(Dataset records)
——
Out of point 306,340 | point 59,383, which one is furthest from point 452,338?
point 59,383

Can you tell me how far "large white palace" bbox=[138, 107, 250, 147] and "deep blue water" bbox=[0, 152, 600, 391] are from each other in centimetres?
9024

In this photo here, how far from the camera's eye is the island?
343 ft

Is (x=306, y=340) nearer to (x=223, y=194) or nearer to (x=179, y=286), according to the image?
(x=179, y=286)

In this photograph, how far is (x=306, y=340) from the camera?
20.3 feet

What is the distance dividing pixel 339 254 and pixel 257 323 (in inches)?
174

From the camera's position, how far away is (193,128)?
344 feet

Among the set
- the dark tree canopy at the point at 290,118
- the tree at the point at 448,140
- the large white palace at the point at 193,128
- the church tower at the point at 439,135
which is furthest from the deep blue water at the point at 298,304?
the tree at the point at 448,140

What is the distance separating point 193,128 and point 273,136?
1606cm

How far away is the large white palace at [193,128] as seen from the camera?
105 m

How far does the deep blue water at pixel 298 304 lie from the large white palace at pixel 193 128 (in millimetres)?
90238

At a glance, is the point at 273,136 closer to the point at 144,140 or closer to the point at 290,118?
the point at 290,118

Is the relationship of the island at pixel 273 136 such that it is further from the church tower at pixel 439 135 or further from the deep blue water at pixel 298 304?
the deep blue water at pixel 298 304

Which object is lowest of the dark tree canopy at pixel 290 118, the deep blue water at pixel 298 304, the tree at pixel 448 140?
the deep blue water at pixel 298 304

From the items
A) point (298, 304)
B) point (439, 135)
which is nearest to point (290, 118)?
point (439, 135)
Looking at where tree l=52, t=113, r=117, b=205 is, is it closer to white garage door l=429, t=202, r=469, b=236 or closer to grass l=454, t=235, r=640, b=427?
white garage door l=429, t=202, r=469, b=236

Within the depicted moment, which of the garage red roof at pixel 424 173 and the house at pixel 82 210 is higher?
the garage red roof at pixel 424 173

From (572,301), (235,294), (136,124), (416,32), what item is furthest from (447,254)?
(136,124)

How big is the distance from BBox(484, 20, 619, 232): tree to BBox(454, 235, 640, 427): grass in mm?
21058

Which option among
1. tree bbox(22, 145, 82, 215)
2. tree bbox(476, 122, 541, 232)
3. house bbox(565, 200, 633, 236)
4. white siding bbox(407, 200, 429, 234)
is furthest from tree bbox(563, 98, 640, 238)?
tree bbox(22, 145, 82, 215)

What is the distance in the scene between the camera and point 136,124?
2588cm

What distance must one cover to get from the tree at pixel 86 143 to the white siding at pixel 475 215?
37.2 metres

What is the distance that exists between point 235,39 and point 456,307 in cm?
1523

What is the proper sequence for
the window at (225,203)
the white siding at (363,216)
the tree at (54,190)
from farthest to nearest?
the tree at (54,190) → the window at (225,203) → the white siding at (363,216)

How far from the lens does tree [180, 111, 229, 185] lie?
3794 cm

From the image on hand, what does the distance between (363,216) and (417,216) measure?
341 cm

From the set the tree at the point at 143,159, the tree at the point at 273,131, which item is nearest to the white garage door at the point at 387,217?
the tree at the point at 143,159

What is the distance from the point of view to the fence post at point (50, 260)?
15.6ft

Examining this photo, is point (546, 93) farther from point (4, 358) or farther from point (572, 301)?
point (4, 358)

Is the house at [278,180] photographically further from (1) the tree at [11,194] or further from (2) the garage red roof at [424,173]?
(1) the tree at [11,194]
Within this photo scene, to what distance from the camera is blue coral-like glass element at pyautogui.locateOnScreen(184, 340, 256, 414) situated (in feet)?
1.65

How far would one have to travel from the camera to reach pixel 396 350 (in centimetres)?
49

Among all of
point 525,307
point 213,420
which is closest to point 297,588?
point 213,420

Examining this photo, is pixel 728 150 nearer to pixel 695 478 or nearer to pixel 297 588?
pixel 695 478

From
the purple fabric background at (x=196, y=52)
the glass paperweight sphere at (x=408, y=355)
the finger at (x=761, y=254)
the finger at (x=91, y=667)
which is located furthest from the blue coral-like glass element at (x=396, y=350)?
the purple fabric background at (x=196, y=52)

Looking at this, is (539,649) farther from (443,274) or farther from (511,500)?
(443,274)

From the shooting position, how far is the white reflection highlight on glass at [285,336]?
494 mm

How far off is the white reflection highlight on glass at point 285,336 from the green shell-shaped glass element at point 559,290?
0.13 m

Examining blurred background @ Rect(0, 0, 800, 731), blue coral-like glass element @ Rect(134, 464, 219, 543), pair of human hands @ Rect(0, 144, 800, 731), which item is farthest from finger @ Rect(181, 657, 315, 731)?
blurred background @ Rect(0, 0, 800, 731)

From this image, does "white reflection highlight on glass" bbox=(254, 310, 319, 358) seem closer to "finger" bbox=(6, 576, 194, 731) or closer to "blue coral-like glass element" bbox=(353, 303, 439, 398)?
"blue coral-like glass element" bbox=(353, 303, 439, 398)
——
### What the exercise asks:
Copy the data above verbatim, from the first line to the last.

### Finished exercise:
Out of point 306,340 | point 59,383, which one is furthest from point 452,338?
point 59,383

Can you tell me how far "large white palace" bbox=[138, 107, 250, 147] and "deep blue water" bbox=[0, 152, 600, 391] are from each other in centimetres?
9024

In this photo here, how far from the camera's eye is the island?
343 ft

Is (x=306, y=340) nearer to (x=223, y=194) or nearer to (x=179, y=286), according to the image?
(x=179, y=286)

In this photograph, how far is (x=306, y=340) from the camera?
20.3 feet

What is the distance dividing pixel 339 254 and pixel 257 323 (in inches)?
174

From the camera's position, how far away is (193,128)?
344 feet

Among the set
- the dark tree canopy at the point at 290,118
- the tree at the point at 448,140
- the large white palace at the point at 193,128
- the church tower at the point at 439,135
which is furthest from the deep blue water at the point at 298,304?
the tree at the point at 448,140

What is the distance separating point 193,128 and point 273,136?
1606cm

How far away is the large white palace at [193,128] as seen from the camera?
105 m

How far does the deep blue water at pixel 298 304 lie from the large white palace at pixel 193 128 (in millimetres)?
90238

At a glance, is the point at 273,136 closer to the point at 144,140 or closer to the point at 290,118?
the point at 290,118

Is the relationship of the island at pixel 273 136 such that it is further from the church tower at pixel 439 135 or further from the deep blue water at pixel 298 304?
the deep blue water at pixel 298 304

Which object is lowest of the dark tree canopy at pixel 290 118, the deep blue water at pixel 298 304, the tree at pixel 448 140?
the deep blue water at pixel 298 304

From the items
A) point (298, 304)
B) point (439, 135)
which is nearest to point (290, 118)?
point (439, 135)
Looking at where tree l=52, t=113, r=117, b=205 is, is it closer to white garage door l=429, t=202, r=469, b=236 or closer to grass l=454, t=235, r=640, b=427?
white garage door l=429, t=202, r=469, b=236

Within the depicted moment, which of the garage red roof at pixel 424 173 and the house at pixel 82 210 is higher?
the garage red roof at pixel 424 173

From (572,301), (235,294), (136,124), (416,32), what item is furthest from (447,254)?
(136,124)

How big is the distance from BBox(484, 20, 619, 232): tree to BBox(454, 235, 640, 427): grass in mm?
21058

Which option among
1. tree bbox(22, 145, 82, 215)
2. tree bbox(476, 122, 541, 232)
3. house bbox(565, 200, 633, 236)
4. white siding bbox(407, 200, 429, 234)
is furthest from tree bbox(563, 98, 640, 238)?
tree bbox(22, 145, 82, 215)

What is the distance in the scene between the camera and point 136,124?
2588cm

What distance must one cover to get from the tree at pixel 86 143 to the white siding at pixel 475 215?
37.2 metres

What is the distance that exists between point 235,39 and point 456,307 in cm?
1523

What is the proper sequence for
the window at (225,203)
the white siding at (363,216)
the tree at (54,190)
from farthest to nearest?
the tree at (54,190) → the window at (225,203) → the white siding at (363,216)

How far from the lens does tree [180, 111, 229, 185] lie?
3794 cm

From the image on hand, what does the distance between (363,216) and (417,216) measure?
341 cm

From the set the tree at the point at 143,159, the tree at the point at 273,131, which item is nearest to the white garage door at the point at 387,217?
the tree at the point at 143,159

What is the distance from the point of view to the fence post at point (50, 260)?
15.6ft

Examining this photo, is point (546, 93) farther from point (4, 358) or farther from point (572, 301)?
point (4, 358)

Is the house at [278,180] photographically further from (1) the tree at [11,194] or further from (2) the garage red roof at [424,173]?
(1) the tree at [11,194]
Within this photo scene, to what distance from the camera is blue coral-like glass element at pyautogui.locateOnScreen(184, 340, 256, 414) situated (in feet)?
1.65

How far would one have to travel from the camera to reach pixel 396 350 (in centimetres)?
49

Among all of
point 525,307
point 213,420
which is closest to point 297,588?
point 213,420

Examining this photo, is pixel 728 150 nearer to pixel 695 478 or nearer to pixel 297 588?
pixel 695 478

From
the purple fabric background at (x=196, y=52)
the glass paperweight sphere at (x=408, y=355)
the finger at (x=761, y=254)
the finger at (x=91, y=667)
which is located furthest from the blue coral-like glass element at (x=396, y=350)?
the purple fabric background at (x=196, y=52)

Looking at this, is (539,649) farther from (443,274) or farther from (511,500)?
(443,274)

From the shooting position, how far is the white reflection highlight on glass at [285,336]?
494 mm

How far off is the white reflection highlight on glass at point 285,336 from the green shell-shaped glass element at point 559,290?
0.13 m

Examining blurred background @ Rect(0, 0, 800, 731), blue coral-like glass element @ Rect(134, 464, 219, 543), pair of human hands @ Rect(0, 144, 800, 731), which item is farthest from finger @ Rect(181, 657, 315, 731)?
blurred background @ Rect(0, 0, 800, 731)

From this image, does "white reflection highlight on glass" bbox=(254, 310, 319, 358) seem closer to "finger" bbox=(6, 576, 194, 731) or closer to "blue coral-like glass element" bbox=(353, 303, 439, 398)?
"blue coral-like glass element" bbox=(353, 303, 439, 398)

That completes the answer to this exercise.